Birmingham: Britain's second city; despite more north-westerly claims to the title. But whereas one of those cities, Manchester, has been on the ascendant in recent times due to an increased media presence and a thriving University; poor old Birmingham, which was looking so promising recently: remodelling the much-maligned 1960s town centre, with its vehicle-centric, brutalist architectural vision of a 'modern' city centre; has seen a sudden, rapid decline in it's fortunes.

This has been widely commented on in the media the last week or so and the closure of John Lewis' flagship store stands testimony to the very thing that was wrong with the City's recent regeneration: putting all of it's eggs in the corporate retail basket and mortgaging itself to the hilt with vanity projects. After the pandemic hit, there was no backstop to fill the gap; nothing. With hospitality in free fall and retail on its knees, there is nothing left to pay the bills.

Sad though this all is to someone who grew up in the tatty but relatively vibrant Birmingham of the '50's 60's and even the '70's (it really wasn't as bleak a decade as people make out) I'm not really surprised. The same scenario is being played out worldwide: High Streets emptied of locally run, independent shops with the rise of out-of-town corporates and online sales; the latter leveraging even more business through Covid and its restrictions on movement.
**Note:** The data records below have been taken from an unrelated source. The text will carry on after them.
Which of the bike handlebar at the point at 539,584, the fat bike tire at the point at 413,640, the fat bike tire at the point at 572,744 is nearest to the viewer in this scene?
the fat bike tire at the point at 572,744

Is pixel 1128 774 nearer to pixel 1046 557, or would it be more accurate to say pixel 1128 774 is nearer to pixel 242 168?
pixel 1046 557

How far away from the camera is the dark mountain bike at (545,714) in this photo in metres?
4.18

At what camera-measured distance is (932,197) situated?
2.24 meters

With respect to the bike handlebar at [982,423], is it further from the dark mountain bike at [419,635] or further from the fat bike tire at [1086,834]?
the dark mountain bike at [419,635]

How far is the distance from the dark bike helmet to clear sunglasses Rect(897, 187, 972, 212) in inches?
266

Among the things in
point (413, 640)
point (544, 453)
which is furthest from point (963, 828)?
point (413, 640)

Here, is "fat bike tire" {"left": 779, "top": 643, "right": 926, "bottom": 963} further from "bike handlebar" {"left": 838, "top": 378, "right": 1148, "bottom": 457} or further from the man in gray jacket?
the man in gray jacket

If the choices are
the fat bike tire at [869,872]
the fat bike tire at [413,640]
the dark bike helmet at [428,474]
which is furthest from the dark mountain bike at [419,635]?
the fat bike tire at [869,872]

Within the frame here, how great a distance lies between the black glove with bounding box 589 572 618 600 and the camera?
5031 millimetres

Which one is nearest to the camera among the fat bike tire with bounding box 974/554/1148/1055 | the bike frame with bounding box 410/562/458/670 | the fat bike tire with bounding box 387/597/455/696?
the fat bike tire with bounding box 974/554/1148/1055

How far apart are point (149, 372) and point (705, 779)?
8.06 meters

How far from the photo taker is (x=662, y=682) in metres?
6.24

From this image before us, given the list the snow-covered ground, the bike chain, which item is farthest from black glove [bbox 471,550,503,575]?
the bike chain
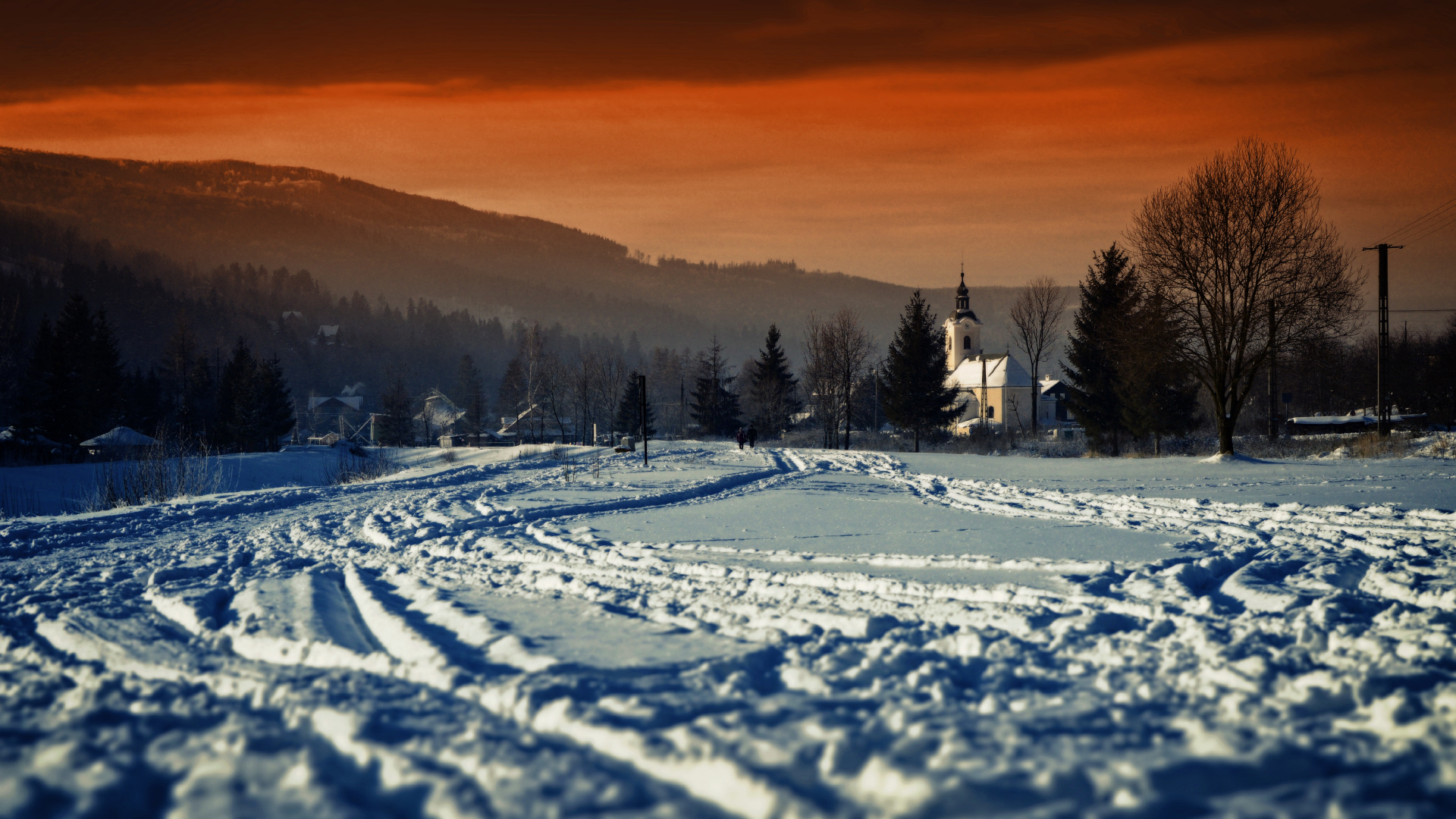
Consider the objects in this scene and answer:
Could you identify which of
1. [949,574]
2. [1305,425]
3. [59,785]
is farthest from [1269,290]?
[1305,425]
Now, the larger companies which created, or at least exacerbated the situation are also retreating: waiting for a recovery that might not come while their staff are laid off at the worst possible time imaginable.

Most cities of a reasonable size bounce back from times like these and Birmingham has done just that many times; but at what price next time? Focussing on the people who live, work and contribute to the life of a city has to be made paramount, with a heavy premium to be paid by the companies with deep pockets for the privilege to trade alongside smaller firms rooted in the community. But there will be a quid pro quo: the people of those cities will need to start believing in and contributing to the places in which they live, rather than  just swallowing the myths of corporate retail culture from pay-check to pay-check. Maybe by ignoring the fairy tale cycle of endless consumption and concomitant waste that has no place in a world gripped by pandemic and facing human-inflicted, potentially terminal climate-change; we might just for once be able to effect some positive social re-engineering for a change.